Count the lines in the items below that contain the string "wooden". Report only the number.

* Records for the task
☆ ☆ ☆ ☆

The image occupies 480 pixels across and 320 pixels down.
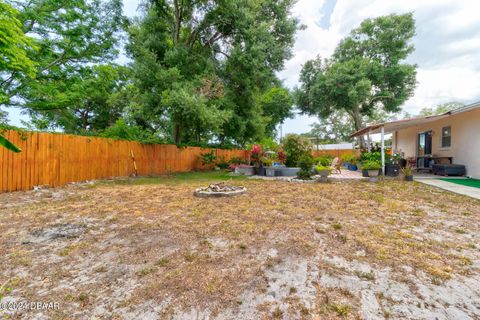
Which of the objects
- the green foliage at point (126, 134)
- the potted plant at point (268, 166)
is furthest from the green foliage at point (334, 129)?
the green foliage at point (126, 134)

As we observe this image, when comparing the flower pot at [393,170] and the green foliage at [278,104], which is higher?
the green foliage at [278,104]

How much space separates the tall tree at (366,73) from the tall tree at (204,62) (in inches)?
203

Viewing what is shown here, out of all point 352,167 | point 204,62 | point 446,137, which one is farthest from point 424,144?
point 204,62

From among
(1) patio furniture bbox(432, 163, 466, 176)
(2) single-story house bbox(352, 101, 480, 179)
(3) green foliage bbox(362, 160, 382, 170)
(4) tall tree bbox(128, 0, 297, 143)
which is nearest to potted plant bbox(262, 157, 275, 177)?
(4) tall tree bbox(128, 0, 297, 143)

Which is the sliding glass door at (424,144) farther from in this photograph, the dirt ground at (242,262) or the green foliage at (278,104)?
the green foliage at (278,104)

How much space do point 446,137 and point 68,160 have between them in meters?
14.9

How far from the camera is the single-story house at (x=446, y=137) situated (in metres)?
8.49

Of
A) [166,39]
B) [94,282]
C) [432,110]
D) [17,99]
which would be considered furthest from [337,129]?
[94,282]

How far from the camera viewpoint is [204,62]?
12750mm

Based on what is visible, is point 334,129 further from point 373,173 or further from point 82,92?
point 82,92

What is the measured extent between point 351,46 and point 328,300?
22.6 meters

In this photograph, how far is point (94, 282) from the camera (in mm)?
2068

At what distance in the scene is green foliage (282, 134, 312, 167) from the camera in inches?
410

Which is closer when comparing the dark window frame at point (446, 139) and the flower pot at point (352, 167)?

☆ ☆ ☆ ☆

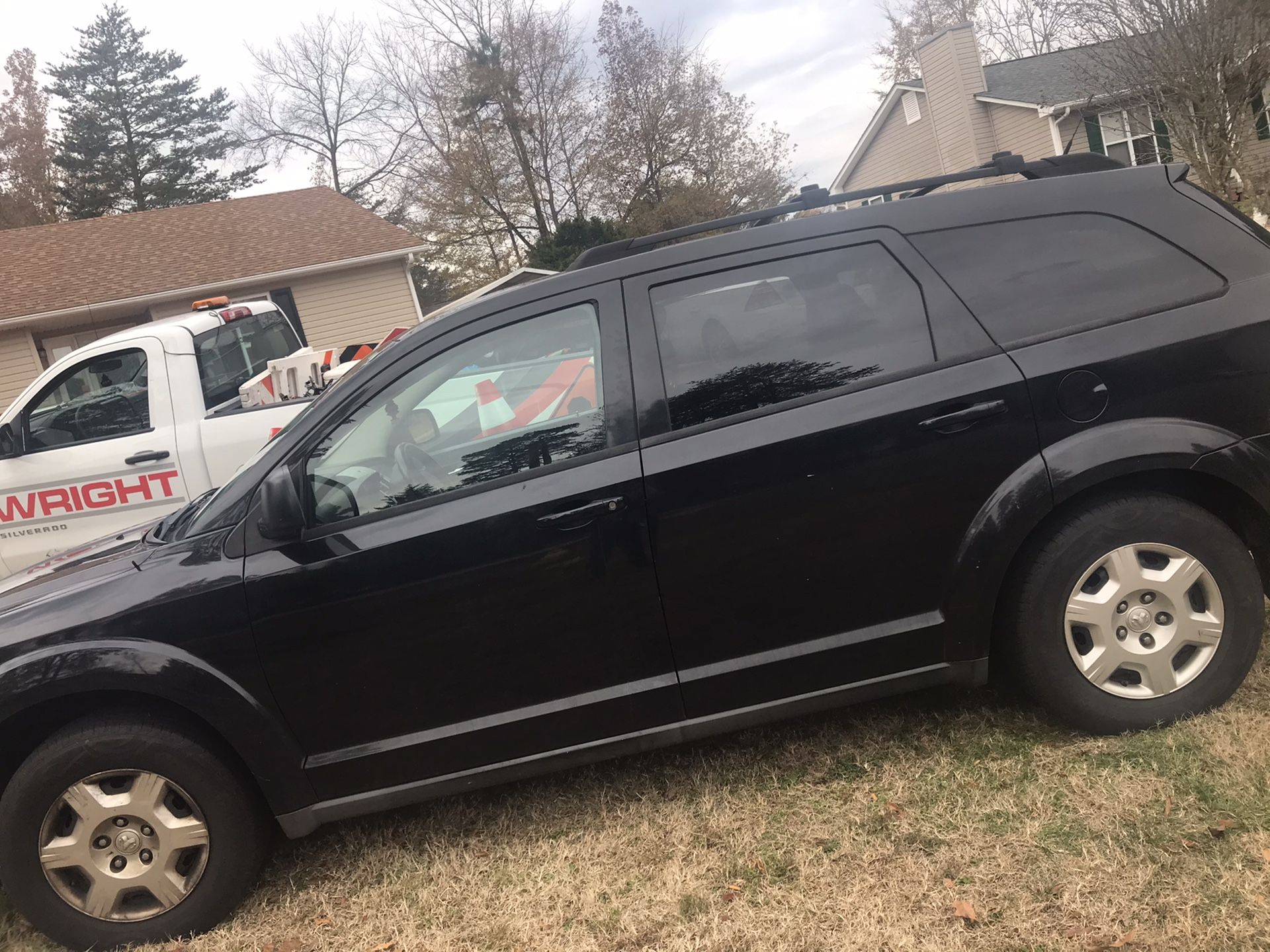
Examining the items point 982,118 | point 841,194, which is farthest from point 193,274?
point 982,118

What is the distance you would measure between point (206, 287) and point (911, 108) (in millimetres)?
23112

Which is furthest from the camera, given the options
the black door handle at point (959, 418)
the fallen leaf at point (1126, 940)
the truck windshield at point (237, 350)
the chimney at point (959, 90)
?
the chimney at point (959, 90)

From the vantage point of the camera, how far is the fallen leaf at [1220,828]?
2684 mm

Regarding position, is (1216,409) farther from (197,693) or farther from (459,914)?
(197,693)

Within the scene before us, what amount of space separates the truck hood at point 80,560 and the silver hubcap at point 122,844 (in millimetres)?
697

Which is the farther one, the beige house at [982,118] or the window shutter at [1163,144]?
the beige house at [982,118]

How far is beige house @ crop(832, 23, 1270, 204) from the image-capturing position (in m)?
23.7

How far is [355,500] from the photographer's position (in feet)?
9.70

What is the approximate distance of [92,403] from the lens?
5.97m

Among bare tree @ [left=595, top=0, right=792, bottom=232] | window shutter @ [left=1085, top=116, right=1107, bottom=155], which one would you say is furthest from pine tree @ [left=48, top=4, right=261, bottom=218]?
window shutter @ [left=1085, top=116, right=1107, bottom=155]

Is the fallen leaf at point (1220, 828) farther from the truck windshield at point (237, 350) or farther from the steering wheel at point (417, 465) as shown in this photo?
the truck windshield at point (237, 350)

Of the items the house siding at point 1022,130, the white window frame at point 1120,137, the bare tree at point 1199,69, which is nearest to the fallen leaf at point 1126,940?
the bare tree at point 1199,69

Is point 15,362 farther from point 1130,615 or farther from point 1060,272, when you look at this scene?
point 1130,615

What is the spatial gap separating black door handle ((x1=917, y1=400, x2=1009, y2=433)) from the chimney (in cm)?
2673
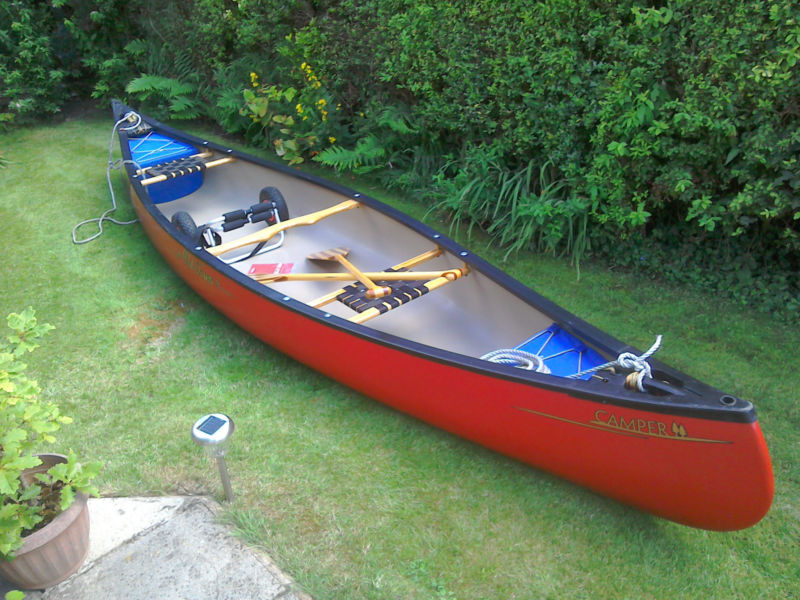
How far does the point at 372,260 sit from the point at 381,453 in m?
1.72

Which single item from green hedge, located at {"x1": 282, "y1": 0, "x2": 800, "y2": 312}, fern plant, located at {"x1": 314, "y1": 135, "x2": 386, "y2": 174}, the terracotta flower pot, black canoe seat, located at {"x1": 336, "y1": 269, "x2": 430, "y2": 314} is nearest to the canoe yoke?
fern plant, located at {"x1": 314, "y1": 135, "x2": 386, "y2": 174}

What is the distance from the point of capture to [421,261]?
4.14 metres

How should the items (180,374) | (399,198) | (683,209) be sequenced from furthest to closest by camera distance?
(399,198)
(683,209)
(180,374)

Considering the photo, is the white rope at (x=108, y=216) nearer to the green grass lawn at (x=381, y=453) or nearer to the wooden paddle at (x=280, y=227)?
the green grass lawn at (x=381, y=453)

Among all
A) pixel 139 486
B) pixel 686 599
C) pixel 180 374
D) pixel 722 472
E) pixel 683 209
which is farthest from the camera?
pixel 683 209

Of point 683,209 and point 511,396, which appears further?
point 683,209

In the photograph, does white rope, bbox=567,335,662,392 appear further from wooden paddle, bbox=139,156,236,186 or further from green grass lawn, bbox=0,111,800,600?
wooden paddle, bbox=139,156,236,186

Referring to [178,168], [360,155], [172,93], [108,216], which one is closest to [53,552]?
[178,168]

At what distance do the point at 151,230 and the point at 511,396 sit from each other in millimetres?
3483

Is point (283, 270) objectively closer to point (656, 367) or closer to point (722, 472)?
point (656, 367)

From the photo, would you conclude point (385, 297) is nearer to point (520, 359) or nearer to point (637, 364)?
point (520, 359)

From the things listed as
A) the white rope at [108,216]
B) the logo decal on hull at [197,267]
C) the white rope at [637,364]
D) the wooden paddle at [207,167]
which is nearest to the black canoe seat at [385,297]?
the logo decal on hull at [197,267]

☆ ☆ ☆ ☆

* The result
4